Era el único ser vivo en aquella estancia, los productos que allí
se vendían configuraban un paisaje lo más parecido a la cabaña de
un hechicero.
La pica del lápiz se rompió por el nerviosismo, detuvo su tarea
para volver a sacar punta con la navaja, cuidando de no tirar la
viruta al suelo o contaminar alguna especia.
Enfrascado como estaba en ello, pegó un brinco al oír el sonido de
la aldaba golpeando la puerta de entrada. Por poco no tira el
contenido del almirez cercano. Era menester no abrir a nadie hasta
terminar fehacientemente con su trabajo, gozaba de la confianza de
quien lo había encargado, y no sólo no quería defraudarlo, sino
que gustaba de ser fiel cumplidor de sus obligaciones.
Pero quien fuera, seguía golpeando la puerta con la aldaba, no se
conformaba con el silencio por respuesta.
El petimetre desasosegado e inquieto, era consciente que aquel ruido
además de atemorizarle le estaba desconcentrando, y no podría
terminar a tiempo su trabajo, por lo que la desazón no paraba de
aturdir su cacumen.
Con gesto nervioso alisó sus caros ropajes y con el lapicero bien
afilado reanudó la tarea de catalogar todo lo que allí hubiera.
El silencio imperó de nuevo en la estancia, y consiguió culminar su
tarea con cierta presteza.
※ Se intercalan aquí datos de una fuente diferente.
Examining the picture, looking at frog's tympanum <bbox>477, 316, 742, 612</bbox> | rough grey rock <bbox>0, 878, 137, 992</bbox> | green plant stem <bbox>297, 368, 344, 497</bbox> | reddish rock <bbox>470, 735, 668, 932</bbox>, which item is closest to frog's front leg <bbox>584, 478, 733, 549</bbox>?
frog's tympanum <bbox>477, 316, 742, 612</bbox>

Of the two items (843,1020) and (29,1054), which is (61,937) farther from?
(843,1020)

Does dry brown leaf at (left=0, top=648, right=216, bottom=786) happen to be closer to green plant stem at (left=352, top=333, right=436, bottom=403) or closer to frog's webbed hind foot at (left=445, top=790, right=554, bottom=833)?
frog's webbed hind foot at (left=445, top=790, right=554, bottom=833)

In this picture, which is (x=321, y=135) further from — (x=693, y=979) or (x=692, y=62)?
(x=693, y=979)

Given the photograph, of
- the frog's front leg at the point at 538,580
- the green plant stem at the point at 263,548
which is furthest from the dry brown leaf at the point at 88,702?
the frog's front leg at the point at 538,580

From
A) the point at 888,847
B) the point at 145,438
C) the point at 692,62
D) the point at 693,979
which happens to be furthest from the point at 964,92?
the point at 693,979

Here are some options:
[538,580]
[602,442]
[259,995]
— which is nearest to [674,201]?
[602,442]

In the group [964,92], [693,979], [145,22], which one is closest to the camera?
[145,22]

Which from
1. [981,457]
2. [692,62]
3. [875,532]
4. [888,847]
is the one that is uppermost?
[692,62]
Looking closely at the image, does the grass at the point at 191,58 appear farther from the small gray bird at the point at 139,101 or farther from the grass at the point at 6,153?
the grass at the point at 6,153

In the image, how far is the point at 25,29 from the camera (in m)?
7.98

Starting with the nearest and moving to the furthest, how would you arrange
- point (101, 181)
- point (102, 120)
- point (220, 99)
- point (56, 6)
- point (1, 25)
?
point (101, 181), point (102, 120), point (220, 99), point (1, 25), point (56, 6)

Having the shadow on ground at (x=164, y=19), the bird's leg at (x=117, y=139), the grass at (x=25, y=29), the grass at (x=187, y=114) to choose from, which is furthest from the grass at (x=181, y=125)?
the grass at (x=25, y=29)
Estaba recogiendo sus elementos de
trabajo y guardándolos en su portafolio, cuando al dirigirse hacia
la puerta, oyó de nuevo el sonido de la aldaba golpeándola. Nadie
podía entrar en aquel lugar, estaba precintado por la autoridad y
tan sólo él tenía autorización para poder inventariar y catalogar
todo lo que allí hubiera.
No se explicaba cómo alguien podía querer entrar a un sitio tan
repelente, la apariencia exterior no distaba mucho de su interior,
paredes mugrientas, estanterías llenas de tarros con restos de
animales sabe Dios en qué líquidos, capazos de mimbre llenos de
variadas especias, plantas y flores colgadas bocabajo del techo
secándose emitiendo olores dispares, un sinfín de tierras de
diferentes colores y texturas, así como velas y licores varios.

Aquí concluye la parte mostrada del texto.